Sweden wants to narrow path to citizenship

Following a large influx of asylum seekers to Sweden during the 2015 migrant wave, successive left- and right-wing governments have tightened immigration and asylum rules.

To become Swedish, a foreigner will now  have to live in Sweden for eight years / Photo: AA
AA

To become Swedish, a foreigner will now  have to live in Sweden for eight years / Photo: AA

Sweden's government said on Tuesday it wanted to toughen the rules for obtaining Swedish nationality, with a government probe recommending "honest living" as a prerequisite.

It also recommended extending the required duration of time spent in the country prior to obtaining citizenship.

To become Swedish, a foreigner would have to live in Sweden for eight years -- as opposed to the current five -- pass a test on Swedish society and values, and do a language exam, according to the probe ordered by the centre-right government in 2023.

"Citizenship must be earned, not be handed out unconditionally," Migration Minister Johan Forssell said in a post on Instagram.

Forssell told a press conference that citizenship also helped tie people of disparate backgrounds together under "a common Swedish identity".

"This is particularly important at a time when Sweden has welcomed hundreds of thousands of people from many parts of the world in recent years," he said.

Prime Minister Ulf Kristersson's centre-right minority government, which is backed in parliament by the anti-immigration Sweden Democrats, has introduced ever harsher curbs since coming to power in 2022.
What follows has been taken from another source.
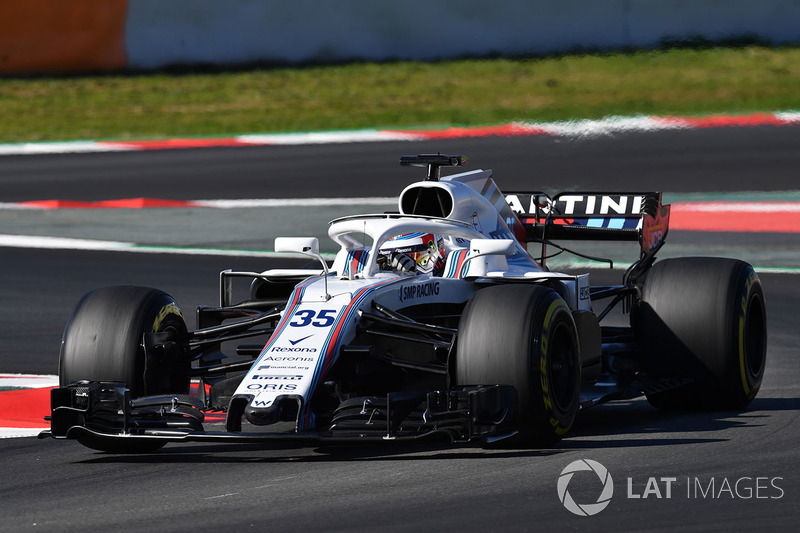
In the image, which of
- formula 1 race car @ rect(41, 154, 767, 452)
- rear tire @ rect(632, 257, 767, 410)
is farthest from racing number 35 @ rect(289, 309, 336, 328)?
rear tire @ rect(632, 257, 767, 410)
In concrete terms, this would mean it would be harder for a person who has committed a misdemeanour or a crime, or who has unpaid debts, to obtain Swedish nationality, said Kirsi Laakso Utvik, who led the probe.
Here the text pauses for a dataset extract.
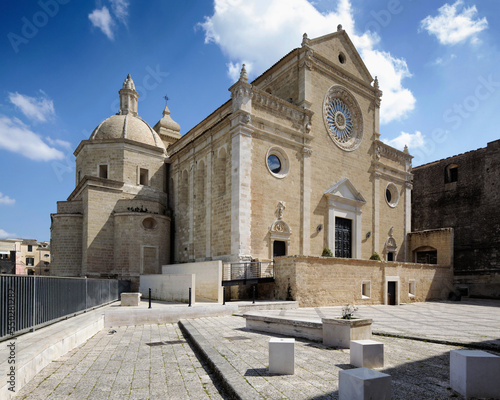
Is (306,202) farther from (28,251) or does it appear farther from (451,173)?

Human rights organisation Civil Rights Defenders was critical of the proposal.

"Research shows that tougher requirements for citizenship do not increase the incentives for integration, but rather contribute to the exclusion of a growing group of people who find themselves in the country for a long time wi thout the basic rights of citizenship," the organisation's legal director John Stauffer told AFP.

The probe's conclusions will now be referred to various authorities and concerned parties for review, before the government drafts a bill.

The probe recommended that the new law come into effect on June 1, 2026.

Sweden once considered itself a haven for the war-weary and persecuted but has over the years struggled to integrate many of its newcomers.

Recent measures introduced to reduce immigration included granting of only temporary residence permits to asylum seekers, tightening family reunification criteria and raising income requirements for non-EU citizens seeking work visas.